Il y a toujours des méthodes de réparation. On s'est donné du mal pour pouvoir occlure ces petits canaux éjaculateurs pour éviter la sécrétion de spermatozoïdes dans le sperme. On peut réparer, mais le souci, c'est que la réparation n'est pas efficace et constante. L’efficacité de la réparation oscille entre 20 et 60% des cas. Je dis à tous les patients, "il faut y aller bille en tête en se disant c'est une méthode de stérilisation irréversible". En revanche, je conseille toujours systématiquement aux patients une solution alternative, c'est de conserver du sperme en banque au cas où. Si jamais il change d'avis, ils peuvent toujours avoir des enfants nés par fécondation in vitro.
Selon le président de la République, la baisse de la démographie est due à la baisse de la fertilité. Il a raison ?

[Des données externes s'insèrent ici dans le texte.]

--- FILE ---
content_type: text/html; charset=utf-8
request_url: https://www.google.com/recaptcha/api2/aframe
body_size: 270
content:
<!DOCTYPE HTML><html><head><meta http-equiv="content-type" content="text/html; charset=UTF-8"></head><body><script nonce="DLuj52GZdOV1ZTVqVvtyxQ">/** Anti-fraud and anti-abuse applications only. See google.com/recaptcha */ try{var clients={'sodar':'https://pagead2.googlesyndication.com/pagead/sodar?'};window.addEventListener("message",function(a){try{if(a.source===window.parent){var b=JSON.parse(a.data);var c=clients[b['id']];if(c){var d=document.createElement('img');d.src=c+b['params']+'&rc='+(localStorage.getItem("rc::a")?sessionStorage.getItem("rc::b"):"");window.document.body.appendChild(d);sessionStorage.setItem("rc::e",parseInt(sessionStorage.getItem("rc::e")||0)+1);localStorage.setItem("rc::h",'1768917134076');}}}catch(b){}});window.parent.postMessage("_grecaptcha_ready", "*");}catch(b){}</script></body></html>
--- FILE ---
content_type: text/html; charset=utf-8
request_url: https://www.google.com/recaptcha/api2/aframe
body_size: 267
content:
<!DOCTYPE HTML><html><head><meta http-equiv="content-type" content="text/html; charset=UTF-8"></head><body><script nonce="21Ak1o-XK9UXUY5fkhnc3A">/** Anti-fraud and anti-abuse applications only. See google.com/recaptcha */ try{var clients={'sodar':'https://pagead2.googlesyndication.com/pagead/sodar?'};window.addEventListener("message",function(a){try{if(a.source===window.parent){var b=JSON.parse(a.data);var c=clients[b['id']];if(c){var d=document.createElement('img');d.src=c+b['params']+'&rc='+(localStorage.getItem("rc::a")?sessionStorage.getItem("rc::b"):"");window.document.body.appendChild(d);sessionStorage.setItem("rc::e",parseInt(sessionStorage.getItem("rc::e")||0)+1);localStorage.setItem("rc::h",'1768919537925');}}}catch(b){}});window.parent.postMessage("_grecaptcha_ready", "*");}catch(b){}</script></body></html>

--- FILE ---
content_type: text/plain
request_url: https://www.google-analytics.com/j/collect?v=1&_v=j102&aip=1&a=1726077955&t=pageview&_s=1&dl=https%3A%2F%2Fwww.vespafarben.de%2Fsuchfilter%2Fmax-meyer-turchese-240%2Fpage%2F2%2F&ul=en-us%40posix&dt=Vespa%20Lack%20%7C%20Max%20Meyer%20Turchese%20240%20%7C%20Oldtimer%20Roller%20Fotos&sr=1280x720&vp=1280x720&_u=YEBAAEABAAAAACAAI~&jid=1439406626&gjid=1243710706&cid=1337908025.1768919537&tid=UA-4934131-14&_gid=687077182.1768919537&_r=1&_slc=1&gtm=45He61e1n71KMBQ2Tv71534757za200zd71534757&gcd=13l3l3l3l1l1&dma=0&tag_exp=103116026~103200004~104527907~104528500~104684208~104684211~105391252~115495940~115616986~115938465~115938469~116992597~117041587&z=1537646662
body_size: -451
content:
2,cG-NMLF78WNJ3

Bien sûr. La baisse de la fertilité est connue depuis plusieurs années. La concentration en spermatozoïdes a énormément diminué en raison de plein de facteurs, notamment l'exposition aux perturbateurs endocriniens. Effectivement, l'altération de la qualité du sperme fait que la baisse de la fécondité est observée.
Avez-vous, avec les jeunes qui viennent vous voir, le même discours qu’Emmanuel Macron sur le réarmement démographique de la France ?
Oui. C’est pour ça que j'insiste à leur donner toutes les alternatives de contraception. Les jeunes prennent la vasectomie comme un moyen de contraception. Or, c'est un moyen de stérilisation. Et ce qui pèche, c'est qu'aujourd'hui, pour les hommes, on a peu de contraceptifs. Il reste le préservatif qui a l'avantage de ses inconvénients. Il protège contre les maladies sexuellement transmissibles, mais s'interpose entre le partenaire et sa compagne. Une surface de contact qui altère la qualité des rapports sexuels. Il reste la méthode dite du retrait. Pour l'instant, on est en attente des méthodes de contraception thermiques et hormonales, mais qui ne sont pas encore validées par l'Association française d'urologie.